Jenny came back into the room, peeling off her latex gloves. ‘All done. I’ve put her back in the store. Results around ten a.m. tomorrow.’

‘OK. Let’s schedule the autopsy for midday. I’d really like to see those images first.’

If the CT scan failed to show anything, she’d be concentrating on the woman’s lungs. Looking for soot inside the woman’s bronchial tubes to suggest death from smoke inhalation. A quick conclusion as to cause of death would partially redeem her in Baros’s eyes, although, from the look of the pair today, neither was thrilled at being given this death to investigate.

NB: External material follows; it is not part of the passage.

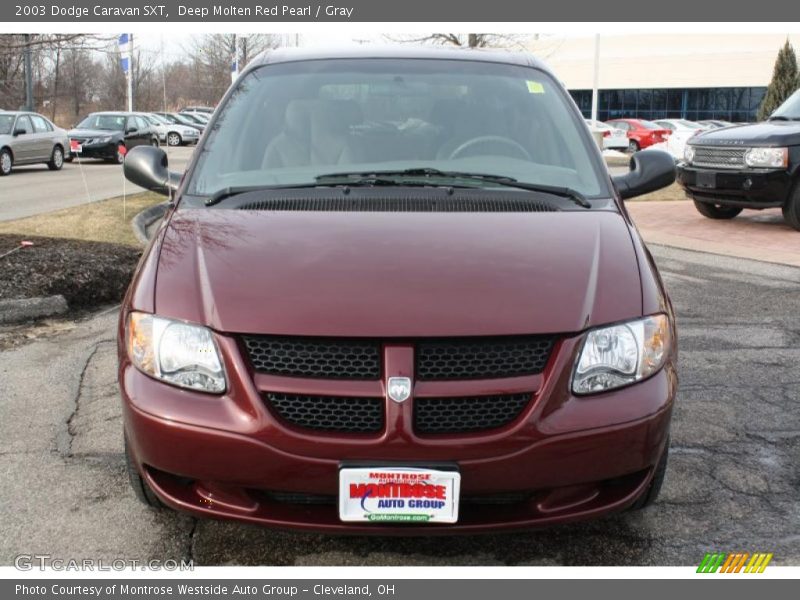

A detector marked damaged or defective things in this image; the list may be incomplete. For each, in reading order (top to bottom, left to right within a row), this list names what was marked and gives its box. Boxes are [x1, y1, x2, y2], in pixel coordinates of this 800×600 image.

cracked pavement [0, 245, 796, 568]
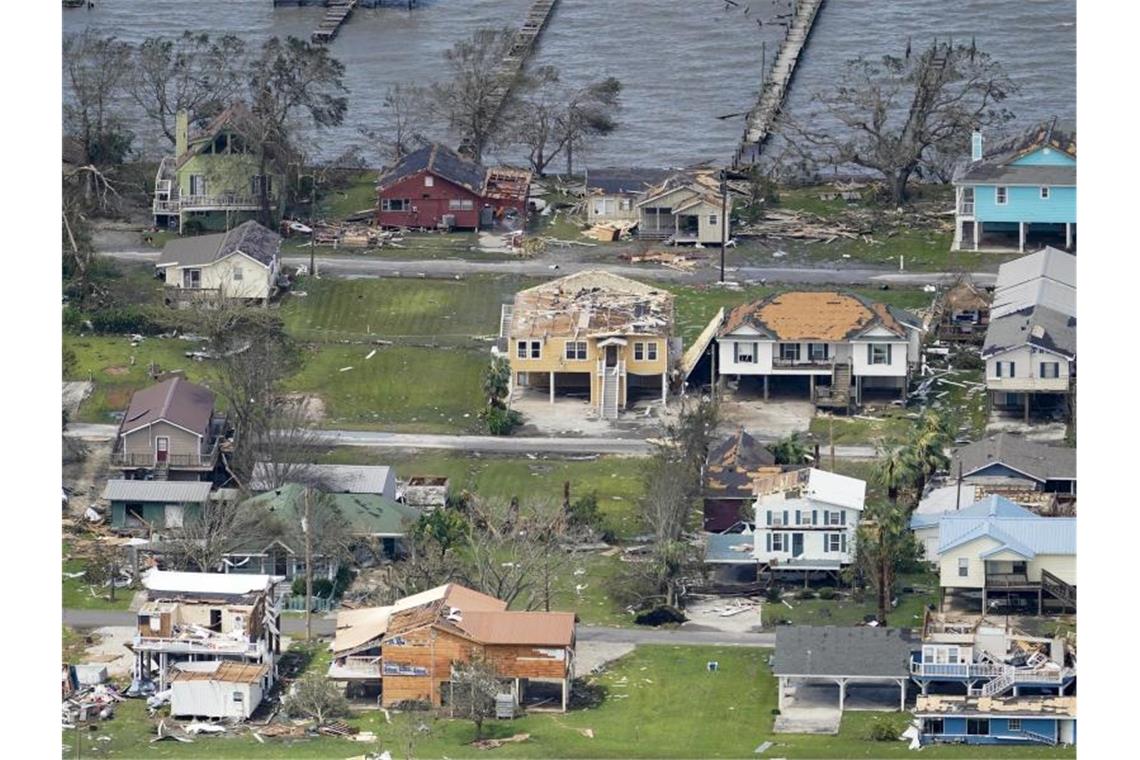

Erin looked at her watch. Time to call it a day. She felt as exhausted as Carla had looked and tomorrow was going to be busy, busy, busy. Carla was an intriguing one. Behind that tiny stature and defensive pose, there must be a formidable brain. People like Albert Kantz didn’t bring people in from the outside – and Carla was definitely an outsider – unless they would add prestige to their department. Still, there was a vulnerability to Carla that brought out Erin’s protective instinct. While she remembered, she fired off an email to Kantz’s secretary, asking her politely to ensure Carla had a clear office by the end of the week. As she pressed send, she heard a clank coming from the corridor, the sound of a door shutting and something else. Footsteps? Erin rose and pulled open the door.

‘Jenny, is that you?’

There was silence, only the sound of the clock above her desk ticking, reminding her that she had a life elsewhere. She’d go home and take a long shower and put on a movie. Ethan was at his dad’s, so she’d have the place to herself. Who knows, she might even find a soap drama where she wasn’t inclined to shout at the TV over their portrayal of medical examiners.